I'm all for the celebration of rodents; we just had Squirrel Appreciation day, and now today, we (sort of) celebrate another rodent, the groundhog (who happens to also be a squirrel!). I think it's cute, like everyone else, that somehow people are obsessed with the folklore (originated in the 1800s) that somehow a rodent could see into the future and predict the weather.
First of all, this is attributing some pretty high cognitive skills to a groundhog. But the headlines are a bit misleading. (1) We won't find out if winter is really over (2) Phil can't actually tell us if winter is over, and (3) at the end of the day, aren't we just measuring if it is cloudy or not?
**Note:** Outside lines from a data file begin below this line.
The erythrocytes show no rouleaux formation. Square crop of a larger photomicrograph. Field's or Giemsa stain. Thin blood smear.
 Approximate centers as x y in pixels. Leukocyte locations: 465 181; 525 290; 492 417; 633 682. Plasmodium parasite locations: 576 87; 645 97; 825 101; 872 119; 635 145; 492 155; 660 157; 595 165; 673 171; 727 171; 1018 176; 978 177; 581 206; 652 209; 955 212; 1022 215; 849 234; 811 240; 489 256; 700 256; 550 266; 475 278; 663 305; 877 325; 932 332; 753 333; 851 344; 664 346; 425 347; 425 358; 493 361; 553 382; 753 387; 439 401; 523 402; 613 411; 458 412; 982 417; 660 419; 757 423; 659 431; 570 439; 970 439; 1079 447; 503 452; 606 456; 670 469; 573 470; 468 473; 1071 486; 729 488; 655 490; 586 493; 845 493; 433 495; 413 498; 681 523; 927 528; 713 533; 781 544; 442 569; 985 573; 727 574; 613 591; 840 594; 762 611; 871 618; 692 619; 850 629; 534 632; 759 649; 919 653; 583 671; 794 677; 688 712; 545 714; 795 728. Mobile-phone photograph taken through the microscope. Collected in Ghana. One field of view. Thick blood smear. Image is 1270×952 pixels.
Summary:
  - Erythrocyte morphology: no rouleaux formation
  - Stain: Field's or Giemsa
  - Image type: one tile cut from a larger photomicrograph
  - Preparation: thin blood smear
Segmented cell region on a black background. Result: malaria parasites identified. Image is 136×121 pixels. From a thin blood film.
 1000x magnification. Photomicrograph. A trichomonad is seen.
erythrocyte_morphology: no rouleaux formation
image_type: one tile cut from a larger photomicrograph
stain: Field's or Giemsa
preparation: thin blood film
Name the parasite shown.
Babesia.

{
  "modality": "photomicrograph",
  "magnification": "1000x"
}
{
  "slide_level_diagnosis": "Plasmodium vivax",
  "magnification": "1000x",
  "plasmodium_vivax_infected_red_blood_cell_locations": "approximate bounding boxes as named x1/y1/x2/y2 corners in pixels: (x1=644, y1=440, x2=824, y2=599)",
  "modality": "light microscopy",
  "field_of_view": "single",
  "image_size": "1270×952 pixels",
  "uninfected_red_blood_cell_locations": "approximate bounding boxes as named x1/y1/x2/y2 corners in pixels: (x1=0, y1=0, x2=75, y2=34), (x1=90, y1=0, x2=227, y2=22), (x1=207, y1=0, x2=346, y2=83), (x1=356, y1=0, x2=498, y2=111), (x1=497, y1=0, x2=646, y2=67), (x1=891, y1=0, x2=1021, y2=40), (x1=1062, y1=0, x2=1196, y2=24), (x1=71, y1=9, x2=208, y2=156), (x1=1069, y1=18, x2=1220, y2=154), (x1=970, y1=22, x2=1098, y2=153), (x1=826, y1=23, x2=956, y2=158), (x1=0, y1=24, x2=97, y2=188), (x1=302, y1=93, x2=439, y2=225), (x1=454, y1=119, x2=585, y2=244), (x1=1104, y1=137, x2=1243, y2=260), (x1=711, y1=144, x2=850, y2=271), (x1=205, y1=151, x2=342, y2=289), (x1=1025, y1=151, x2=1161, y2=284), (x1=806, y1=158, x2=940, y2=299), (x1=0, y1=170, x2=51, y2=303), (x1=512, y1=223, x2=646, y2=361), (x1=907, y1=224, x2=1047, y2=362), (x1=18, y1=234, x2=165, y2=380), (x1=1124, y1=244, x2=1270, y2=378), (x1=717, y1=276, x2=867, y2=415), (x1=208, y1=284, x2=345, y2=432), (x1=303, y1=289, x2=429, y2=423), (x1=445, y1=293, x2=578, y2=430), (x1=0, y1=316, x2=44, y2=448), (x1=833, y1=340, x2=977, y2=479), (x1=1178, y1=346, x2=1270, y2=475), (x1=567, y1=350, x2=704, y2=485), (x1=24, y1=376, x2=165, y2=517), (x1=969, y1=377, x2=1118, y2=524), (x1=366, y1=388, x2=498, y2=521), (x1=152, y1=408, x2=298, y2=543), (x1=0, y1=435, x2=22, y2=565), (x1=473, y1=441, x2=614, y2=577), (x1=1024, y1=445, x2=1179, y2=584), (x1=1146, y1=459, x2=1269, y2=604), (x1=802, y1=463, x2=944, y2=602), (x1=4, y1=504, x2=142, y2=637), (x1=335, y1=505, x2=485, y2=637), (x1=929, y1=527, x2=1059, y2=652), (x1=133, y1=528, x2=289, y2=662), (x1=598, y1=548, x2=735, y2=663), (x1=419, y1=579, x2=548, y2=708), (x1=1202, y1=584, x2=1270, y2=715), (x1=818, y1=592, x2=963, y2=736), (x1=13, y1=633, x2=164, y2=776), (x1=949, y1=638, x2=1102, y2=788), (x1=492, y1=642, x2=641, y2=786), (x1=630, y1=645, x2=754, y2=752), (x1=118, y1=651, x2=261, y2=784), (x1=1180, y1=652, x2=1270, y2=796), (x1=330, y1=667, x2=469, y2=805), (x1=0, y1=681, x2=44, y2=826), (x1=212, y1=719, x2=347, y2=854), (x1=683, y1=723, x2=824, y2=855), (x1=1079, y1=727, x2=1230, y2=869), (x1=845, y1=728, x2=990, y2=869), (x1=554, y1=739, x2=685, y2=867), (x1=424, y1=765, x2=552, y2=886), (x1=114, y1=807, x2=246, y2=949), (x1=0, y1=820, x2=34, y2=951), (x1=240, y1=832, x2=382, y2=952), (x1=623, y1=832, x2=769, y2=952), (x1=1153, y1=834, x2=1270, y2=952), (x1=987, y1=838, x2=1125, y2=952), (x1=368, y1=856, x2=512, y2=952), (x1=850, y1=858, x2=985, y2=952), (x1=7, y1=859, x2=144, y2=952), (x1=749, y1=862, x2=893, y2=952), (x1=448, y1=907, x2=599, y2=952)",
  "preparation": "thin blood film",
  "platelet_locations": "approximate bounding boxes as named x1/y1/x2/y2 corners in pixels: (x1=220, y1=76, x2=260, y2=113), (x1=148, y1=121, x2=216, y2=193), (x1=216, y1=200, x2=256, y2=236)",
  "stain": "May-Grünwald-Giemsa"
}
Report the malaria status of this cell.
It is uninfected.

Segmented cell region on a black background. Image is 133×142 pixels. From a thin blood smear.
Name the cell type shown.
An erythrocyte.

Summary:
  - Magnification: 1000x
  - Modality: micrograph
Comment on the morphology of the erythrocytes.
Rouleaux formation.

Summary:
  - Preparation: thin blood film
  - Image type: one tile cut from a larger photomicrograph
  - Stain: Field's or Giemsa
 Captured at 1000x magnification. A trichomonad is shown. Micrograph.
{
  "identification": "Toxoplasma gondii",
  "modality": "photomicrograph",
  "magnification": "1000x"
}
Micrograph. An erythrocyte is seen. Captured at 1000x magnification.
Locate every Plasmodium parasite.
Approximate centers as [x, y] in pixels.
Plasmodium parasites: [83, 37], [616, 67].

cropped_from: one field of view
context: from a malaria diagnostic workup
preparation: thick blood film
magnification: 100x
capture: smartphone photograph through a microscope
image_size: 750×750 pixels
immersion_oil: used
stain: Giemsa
Okay, groundhogs are really cute. Look at Staten Island Chuck!!
"No shadow means early spring." Actually, no shadow means nothing.
Are these rodents even good at predicting the weather? Turns out, no. Their "predictions" are only correct 35-40% of the time. So don't put your mittens away yet.
Finally, I just want folks to be aware that Groundhog Day is not necessarily good for groundhogs (or the people trying to hold them). One year, Bill de Blasio dropped a groundhog, who later died from internal injuries. De Blasio's predecessor, Mayor Bloomburg, was bitten by the groundhog, Chuck, when he tried to pull him out of his hutch.
So at the end of the day, while Groundhog Day is a great movie, and a cute holiday, it might be helpful to take a step back and think about what kind of message this day sends us about animals and science.